Easy Chicken Cutlets
Chicken Cutlets are actually pretty easy to make at home and they turn out so good! This is a recipe we love for our “Sunday Dinners”. There’s nothing better than making a big meal for the family on Sunday and having leftovers on Monday.
These Chicken Cutlets are made out of ingredients you probably already keep stocked in your refrigerator and pantry!
Disclosure: Cooking in the Midwest participates in affiliate advertising programs. I may earn a commission when you make qualifying purchases through my website.
Ingredients
- 1 lb chicken breasts
- Salt, pepper, garlic powder
- 1 cup of Panko Italian breadcrumbs
- 1 cup of Parmesan cheese
- 3 eggs
- 1 cup of flour
- Vegetable Oil for frying
Prep Chicken Cutlets
To make these Chicken Cutlets, start with one pound of chicken breast.
Slice chicken breasts lengthwise in half to make them thinner. Place chicken cutlets on top of a piece of Saran Wrap. Place another piece of Saran Wrap on top of the chicken.

- _WRITTEN INSTRUCTION_
In the chicken cutlet recipe, how should the chicken breasts be sliced, and why?

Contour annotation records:
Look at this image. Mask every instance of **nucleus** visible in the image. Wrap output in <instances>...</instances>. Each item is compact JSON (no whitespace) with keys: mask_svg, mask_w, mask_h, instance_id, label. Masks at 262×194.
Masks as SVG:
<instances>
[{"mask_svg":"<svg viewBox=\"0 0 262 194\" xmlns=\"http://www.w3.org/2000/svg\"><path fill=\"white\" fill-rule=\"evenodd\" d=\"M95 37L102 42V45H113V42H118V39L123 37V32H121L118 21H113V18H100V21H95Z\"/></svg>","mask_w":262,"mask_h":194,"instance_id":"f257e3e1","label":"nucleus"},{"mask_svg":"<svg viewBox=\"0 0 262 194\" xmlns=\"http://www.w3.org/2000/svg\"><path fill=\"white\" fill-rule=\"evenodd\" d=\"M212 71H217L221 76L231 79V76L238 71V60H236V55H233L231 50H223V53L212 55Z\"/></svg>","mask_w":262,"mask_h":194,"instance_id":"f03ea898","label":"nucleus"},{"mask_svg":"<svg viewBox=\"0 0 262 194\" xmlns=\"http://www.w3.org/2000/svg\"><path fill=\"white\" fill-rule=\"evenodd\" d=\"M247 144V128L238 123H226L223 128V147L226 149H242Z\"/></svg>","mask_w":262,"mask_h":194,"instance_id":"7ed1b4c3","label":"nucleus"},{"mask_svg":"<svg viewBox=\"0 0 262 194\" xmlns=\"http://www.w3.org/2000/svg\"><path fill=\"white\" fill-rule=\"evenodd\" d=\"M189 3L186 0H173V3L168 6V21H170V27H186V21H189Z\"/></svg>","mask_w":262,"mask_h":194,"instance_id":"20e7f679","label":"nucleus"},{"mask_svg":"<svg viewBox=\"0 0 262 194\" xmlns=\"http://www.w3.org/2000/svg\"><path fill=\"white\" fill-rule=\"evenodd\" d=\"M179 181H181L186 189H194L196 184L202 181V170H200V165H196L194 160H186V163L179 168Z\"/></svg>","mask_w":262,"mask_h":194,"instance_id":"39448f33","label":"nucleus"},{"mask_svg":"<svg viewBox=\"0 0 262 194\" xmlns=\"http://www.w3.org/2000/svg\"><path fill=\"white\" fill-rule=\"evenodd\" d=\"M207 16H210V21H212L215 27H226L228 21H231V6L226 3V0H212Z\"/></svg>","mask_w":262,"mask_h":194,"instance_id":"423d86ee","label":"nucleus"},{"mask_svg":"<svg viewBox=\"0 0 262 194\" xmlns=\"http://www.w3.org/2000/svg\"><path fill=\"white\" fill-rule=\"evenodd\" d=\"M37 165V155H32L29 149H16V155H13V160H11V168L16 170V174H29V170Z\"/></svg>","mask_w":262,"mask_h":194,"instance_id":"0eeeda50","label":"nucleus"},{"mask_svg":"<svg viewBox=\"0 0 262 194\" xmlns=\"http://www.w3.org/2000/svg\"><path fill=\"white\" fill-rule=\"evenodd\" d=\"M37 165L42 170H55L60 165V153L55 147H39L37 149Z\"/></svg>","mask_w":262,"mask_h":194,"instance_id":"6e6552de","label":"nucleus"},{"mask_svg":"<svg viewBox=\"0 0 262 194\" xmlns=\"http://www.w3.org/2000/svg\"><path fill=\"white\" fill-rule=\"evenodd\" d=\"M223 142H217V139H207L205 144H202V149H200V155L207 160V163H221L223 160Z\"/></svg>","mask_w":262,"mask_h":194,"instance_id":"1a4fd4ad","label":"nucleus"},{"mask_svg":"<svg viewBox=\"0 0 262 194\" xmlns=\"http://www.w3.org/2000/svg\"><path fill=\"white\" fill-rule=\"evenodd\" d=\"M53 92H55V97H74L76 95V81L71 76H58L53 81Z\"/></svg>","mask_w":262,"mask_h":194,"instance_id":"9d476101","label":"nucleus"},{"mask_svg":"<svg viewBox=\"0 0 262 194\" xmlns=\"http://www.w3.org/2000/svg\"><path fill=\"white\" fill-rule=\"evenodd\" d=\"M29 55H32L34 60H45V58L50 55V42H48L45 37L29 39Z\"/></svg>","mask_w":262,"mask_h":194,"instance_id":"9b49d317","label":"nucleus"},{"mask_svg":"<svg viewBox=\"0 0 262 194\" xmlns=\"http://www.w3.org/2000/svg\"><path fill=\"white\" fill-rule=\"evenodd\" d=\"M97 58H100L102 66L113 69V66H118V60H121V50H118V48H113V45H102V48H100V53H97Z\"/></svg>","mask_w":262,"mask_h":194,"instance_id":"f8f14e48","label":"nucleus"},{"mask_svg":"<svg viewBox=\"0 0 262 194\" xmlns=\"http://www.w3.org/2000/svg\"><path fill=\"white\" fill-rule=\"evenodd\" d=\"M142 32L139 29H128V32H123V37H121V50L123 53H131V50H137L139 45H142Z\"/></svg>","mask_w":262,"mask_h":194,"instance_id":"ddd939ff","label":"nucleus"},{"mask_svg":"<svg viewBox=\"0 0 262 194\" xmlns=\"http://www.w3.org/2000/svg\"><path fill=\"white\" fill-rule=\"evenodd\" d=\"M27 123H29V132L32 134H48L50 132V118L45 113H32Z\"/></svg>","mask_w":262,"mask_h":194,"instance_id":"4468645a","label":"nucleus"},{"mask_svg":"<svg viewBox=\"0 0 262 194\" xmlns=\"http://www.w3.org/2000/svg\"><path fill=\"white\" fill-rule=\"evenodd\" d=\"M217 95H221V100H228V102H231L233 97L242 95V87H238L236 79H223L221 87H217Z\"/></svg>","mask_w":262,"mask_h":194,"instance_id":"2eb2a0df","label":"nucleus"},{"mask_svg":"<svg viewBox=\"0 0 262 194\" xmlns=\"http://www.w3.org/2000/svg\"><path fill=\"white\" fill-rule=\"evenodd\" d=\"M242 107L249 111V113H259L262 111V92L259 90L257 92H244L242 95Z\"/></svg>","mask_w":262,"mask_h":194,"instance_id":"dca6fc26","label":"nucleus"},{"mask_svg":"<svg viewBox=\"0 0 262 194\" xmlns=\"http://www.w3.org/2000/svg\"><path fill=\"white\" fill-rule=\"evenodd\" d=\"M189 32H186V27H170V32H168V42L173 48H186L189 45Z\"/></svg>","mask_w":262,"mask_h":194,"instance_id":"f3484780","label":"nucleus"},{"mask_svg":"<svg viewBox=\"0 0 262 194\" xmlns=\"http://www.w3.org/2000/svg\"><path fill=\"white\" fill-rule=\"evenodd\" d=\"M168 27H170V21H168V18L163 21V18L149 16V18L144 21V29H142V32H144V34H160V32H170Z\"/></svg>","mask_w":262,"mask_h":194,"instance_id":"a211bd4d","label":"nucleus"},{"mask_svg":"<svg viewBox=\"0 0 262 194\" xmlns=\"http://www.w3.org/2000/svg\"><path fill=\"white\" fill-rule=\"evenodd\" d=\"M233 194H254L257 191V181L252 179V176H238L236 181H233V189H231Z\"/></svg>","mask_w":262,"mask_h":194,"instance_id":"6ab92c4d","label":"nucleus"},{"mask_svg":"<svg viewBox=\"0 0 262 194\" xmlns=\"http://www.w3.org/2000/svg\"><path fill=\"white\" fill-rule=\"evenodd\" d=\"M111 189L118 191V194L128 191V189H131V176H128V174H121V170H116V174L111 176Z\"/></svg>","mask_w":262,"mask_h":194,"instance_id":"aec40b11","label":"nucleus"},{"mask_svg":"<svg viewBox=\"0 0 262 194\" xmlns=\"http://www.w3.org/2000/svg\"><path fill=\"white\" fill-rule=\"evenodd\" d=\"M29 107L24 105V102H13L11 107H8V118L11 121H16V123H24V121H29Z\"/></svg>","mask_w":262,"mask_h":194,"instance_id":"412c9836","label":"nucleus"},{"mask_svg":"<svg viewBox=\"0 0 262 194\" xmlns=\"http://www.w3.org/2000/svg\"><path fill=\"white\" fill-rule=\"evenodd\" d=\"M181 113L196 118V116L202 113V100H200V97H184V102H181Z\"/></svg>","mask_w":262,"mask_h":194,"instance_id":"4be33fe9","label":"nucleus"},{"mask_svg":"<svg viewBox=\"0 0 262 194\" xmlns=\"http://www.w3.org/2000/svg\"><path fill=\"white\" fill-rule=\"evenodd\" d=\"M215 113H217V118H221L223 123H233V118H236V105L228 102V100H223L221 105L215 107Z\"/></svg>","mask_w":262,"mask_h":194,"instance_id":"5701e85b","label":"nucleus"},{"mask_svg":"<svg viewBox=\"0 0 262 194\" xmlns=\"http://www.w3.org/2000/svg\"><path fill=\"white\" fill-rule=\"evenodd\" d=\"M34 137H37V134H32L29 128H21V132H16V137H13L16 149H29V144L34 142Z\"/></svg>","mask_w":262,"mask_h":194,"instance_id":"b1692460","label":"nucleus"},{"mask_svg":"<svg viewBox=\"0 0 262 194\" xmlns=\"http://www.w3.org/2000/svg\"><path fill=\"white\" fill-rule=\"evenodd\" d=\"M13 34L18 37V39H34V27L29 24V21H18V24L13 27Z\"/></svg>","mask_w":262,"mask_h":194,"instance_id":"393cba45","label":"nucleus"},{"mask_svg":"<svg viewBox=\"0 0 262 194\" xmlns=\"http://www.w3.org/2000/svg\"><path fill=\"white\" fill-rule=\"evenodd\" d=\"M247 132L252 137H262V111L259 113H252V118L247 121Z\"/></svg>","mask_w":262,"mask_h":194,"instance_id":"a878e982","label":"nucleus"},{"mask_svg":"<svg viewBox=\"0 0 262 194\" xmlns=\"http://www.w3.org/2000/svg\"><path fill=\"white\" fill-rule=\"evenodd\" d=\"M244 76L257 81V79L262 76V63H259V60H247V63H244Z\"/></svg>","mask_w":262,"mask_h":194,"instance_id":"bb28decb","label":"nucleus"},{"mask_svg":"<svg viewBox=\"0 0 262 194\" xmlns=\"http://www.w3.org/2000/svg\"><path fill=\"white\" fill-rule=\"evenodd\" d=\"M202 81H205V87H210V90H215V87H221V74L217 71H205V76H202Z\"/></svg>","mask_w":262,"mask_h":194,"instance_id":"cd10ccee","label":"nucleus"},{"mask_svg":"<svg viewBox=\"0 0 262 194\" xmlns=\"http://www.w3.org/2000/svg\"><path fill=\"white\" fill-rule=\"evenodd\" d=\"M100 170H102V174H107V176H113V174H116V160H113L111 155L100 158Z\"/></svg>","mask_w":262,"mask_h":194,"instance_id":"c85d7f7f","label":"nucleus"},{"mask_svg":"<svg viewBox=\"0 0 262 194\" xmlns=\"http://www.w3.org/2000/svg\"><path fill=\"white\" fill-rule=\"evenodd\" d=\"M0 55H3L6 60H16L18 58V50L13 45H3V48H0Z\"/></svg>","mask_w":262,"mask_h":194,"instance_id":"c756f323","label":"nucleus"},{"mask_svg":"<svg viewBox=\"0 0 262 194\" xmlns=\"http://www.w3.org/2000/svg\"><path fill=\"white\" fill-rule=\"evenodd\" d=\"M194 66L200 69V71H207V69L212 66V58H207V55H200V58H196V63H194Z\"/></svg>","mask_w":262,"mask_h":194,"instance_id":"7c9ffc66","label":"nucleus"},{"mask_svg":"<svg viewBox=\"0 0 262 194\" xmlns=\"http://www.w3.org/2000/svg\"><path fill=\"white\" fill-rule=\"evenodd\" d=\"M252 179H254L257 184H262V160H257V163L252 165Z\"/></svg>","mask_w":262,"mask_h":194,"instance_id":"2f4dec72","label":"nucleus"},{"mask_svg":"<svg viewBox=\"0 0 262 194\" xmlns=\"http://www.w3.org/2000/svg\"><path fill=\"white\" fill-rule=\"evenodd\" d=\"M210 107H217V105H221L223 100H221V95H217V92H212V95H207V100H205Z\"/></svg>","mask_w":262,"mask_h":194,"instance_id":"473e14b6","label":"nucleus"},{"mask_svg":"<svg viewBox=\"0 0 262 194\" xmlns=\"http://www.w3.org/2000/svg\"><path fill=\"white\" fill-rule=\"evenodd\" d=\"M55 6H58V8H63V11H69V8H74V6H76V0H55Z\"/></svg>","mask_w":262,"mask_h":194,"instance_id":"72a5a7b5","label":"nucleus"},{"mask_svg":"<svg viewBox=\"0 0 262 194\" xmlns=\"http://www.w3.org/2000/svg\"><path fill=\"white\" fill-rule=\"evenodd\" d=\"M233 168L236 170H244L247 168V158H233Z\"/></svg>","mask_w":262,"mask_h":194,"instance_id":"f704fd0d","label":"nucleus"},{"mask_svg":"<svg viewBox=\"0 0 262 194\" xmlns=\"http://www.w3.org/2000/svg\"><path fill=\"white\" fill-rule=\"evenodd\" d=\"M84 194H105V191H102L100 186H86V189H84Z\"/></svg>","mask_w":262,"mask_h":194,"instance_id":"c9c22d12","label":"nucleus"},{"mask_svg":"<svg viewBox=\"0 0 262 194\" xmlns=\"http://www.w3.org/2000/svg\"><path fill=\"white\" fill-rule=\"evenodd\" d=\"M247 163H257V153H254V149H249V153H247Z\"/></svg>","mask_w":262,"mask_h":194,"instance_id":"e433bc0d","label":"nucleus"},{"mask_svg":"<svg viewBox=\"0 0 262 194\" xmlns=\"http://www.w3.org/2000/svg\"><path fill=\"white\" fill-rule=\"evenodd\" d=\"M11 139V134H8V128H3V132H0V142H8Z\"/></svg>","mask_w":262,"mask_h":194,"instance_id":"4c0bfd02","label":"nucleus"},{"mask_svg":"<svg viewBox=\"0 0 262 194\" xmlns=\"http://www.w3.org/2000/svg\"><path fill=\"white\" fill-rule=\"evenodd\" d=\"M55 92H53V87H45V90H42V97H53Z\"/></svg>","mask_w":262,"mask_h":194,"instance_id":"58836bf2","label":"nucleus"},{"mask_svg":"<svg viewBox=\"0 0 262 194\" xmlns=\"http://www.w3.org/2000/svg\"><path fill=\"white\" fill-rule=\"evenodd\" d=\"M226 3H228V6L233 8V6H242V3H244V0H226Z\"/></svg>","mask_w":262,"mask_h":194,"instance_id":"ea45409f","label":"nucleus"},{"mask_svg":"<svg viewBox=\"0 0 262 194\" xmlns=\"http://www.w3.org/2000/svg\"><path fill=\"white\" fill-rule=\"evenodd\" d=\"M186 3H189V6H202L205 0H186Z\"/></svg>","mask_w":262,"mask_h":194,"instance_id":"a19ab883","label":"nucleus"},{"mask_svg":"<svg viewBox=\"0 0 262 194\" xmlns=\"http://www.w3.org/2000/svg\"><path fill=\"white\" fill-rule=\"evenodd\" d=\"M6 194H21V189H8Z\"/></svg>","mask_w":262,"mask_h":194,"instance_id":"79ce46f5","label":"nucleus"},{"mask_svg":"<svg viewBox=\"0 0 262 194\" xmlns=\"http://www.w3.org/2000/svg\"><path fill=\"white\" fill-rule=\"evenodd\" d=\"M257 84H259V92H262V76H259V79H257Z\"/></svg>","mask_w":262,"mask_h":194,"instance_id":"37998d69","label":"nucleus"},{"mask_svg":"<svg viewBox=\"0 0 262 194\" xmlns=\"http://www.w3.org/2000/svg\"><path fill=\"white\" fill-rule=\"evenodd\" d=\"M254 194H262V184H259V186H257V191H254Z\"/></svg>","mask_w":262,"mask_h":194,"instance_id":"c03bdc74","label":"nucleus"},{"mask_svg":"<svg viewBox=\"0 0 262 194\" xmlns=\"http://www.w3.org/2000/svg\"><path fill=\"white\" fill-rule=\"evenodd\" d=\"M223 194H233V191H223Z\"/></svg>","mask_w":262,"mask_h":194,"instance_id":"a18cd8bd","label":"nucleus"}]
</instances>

- _FULL RESPONSE_
They are sliced lengthwise in half to make them thinner.